Blasting did not set off I-70 rockslide, officials say
State road crews had done some minor work inside the Hanging Lake Tunnels weeks before Monday’s rockslide on Interstate 70, but that work had nothing to do with the incident, Colorado Department of Transportation officials said Wednesday.
The Daily Sentinel had received word that CDOT crews might have been blasting in Glenwood Canyon a few days before the slide occurred Monday, but department spokeswoman Mindy Crane said some people may be confusing that with routine rockfall mitigation that occurred last week in De Beque Canyon, which is more than 70 miles away.
CDOT routinely removes loose boulders from such areas, she said.
The most recent work highway crews did in Glenwood Canyon was in late January, when they did electrical work in a cross-path that connects the two 4,000-foot-long tunnels for east- and westbound traffic.
Weldon Allen, CDOT Region 3 director for the northwest corner of the state, said crews last fall discovered a minor crack in concrete in one cross-path and were planning to do repair work this spring. No blasting was involved, he said.
“We do an annual tunnel inspection, and we found a crack,” he said. “A lot of our switch gear was in there. We just moved that because we didn’t want it endangered. If that crack turned into something more, we didn’t want to destroy hundreds of thousands of dollars worth of equipment.”
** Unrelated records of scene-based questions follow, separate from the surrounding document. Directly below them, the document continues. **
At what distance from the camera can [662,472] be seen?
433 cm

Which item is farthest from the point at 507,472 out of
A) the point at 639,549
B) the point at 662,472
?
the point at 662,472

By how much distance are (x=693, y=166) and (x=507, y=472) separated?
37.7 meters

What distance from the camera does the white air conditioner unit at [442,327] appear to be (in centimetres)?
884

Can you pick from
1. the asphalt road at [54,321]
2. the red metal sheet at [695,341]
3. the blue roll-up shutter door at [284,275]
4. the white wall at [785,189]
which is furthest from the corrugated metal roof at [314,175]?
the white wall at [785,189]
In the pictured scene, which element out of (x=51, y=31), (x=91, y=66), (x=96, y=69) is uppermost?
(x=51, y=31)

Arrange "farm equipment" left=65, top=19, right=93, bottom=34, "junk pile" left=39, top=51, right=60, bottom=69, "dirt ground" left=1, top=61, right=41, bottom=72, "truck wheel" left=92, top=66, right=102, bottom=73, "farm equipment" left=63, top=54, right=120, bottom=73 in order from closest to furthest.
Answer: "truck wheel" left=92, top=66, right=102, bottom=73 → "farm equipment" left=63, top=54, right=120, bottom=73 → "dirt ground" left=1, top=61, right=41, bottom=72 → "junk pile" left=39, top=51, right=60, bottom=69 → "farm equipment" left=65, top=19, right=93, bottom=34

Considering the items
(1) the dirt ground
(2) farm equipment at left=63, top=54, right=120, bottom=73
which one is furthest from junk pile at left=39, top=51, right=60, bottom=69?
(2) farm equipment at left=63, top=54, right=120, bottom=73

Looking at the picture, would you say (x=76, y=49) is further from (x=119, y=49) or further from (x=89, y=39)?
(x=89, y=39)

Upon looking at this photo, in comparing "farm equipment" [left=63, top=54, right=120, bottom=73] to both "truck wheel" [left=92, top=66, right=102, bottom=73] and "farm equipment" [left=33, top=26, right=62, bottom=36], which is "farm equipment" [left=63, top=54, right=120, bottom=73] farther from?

The two tunnels have eight cross-paths, which house electrical equipment and serve as emergency exits. Five of them are for foot traffic to escape the tunnels, two are for vehicles and one houses equipment.
The tunnels are located between mile markers 125.3 and 126. The rockslide occurred nearby, at mile marker 125. Allen said that while the two are less than a half-mile apart, the rockslide was on a different part of the canyon.
“Hanging Lake Tunnel is on the north-facing slope, and the rockfall is on the south-facing slope,” he said.